お昼に会議があるそうで、佐藤さんとランチは叶わなかった。
三神くんと食べようかと思ったのに気付けば彼の姿もなく。
ひとりで食べるのも寂しかったので、わたしは律香を誘うことにした。
会社の近くにあるカフェ「メランコリア」はわたしたちの行きつけの場所で、安くて美味しくて言うことなしの隠れた名店だ。
日替わりランチのとろとろオムライスを口に運んでいると、律香が思い出したように話し始めた。

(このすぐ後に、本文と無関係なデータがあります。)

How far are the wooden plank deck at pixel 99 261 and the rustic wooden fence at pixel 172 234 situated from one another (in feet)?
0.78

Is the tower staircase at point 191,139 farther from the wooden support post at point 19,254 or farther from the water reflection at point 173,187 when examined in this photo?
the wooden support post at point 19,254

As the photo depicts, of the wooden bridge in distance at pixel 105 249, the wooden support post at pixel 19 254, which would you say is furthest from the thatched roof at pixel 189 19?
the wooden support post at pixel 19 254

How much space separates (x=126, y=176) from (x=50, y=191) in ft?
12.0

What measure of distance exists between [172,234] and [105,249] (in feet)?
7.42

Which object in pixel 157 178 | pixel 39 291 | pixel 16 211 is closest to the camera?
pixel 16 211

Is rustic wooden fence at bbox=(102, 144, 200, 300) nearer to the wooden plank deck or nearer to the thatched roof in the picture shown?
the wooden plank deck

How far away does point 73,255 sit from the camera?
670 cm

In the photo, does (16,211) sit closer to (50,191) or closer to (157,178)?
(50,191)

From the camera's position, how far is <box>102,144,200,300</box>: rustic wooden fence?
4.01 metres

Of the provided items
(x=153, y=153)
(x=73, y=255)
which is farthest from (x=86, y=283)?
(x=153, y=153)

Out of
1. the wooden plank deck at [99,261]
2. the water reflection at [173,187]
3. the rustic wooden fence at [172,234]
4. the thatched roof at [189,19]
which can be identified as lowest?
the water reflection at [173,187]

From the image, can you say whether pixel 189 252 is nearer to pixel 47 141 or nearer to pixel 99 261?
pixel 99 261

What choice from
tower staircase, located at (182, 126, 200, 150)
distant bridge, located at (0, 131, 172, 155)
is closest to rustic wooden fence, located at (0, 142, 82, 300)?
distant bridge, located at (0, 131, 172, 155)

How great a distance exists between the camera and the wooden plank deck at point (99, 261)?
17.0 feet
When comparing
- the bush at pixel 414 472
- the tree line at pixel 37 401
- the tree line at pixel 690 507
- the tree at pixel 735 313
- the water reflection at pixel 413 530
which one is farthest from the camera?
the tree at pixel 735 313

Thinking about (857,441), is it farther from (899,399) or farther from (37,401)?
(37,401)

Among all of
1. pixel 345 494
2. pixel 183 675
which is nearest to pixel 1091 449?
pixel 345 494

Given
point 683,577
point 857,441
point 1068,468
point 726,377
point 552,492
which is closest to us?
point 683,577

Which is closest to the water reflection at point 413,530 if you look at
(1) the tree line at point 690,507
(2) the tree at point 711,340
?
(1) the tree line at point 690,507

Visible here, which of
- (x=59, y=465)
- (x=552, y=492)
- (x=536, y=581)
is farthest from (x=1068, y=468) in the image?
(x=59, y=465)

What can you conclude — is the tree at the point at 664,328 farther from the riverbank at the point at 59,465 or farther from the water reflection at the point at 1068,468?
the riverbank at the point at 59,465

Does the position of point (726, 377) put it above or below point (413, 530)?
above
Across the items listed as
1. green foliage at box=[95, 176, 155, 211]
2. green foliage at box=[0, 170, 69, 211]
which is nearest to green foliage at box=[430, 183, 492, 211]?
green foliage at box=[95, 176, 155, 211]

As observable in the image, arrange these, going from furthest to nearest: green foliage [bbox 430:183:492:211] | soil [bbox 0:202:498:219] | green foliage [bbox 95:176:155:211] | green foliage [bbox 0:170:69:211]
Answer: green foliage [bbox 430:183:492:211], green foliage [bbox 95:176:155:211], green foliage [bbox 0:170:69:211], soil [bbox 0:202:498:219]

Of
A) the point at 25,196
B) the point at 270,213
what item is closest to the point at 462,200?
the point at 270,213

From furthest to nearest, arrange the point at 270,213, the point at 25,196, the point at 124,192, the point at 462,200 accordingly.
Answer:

「お昼にまで会議なんて佐藤さん忙しそうだねぇ。昨日も急遽出張だったって聞いたよー」
ぎ、ぎくっ。
…その出張とは職権乱用の元で生まれた嘘なんだけど。
目的は違えどさすがに佐藤さんとラブホテルに行ったことは口が裂けても言えないし…。
ましてやここは会社の近くなので誰に聞かれるかわかったもんじゃない。
わたしはあくまでも平静を装って何も知らない振りで返事をした。
「ら、らしいねー!なんか大きなプロジェクトでもあるのかな?」
「噂によると、アメリカの支社と共同で開発を進めてるとかなんとか。やっぱり佐藤さんも携わってるのかなぁ」
そんな話は佐藤さんから聞いたことがなかった。
でもわたしは秘書ではないので、未発表の情報まで全て教えてもらえるわけではない。
プライベートで会うときまで仕事の話はなんとなく避けたかったので、これからも聞く機会はないだろう。
「その話が本当なら…、やっぱり雲の上のひとって感じだよね」
先週も似たような言葉をわたしは発していた。
今はその殿上人と近しい距離にいるなんて信じられない。
そんな思考を見透かしたように、律香がにやにやと嫌な笑みを浮かべた。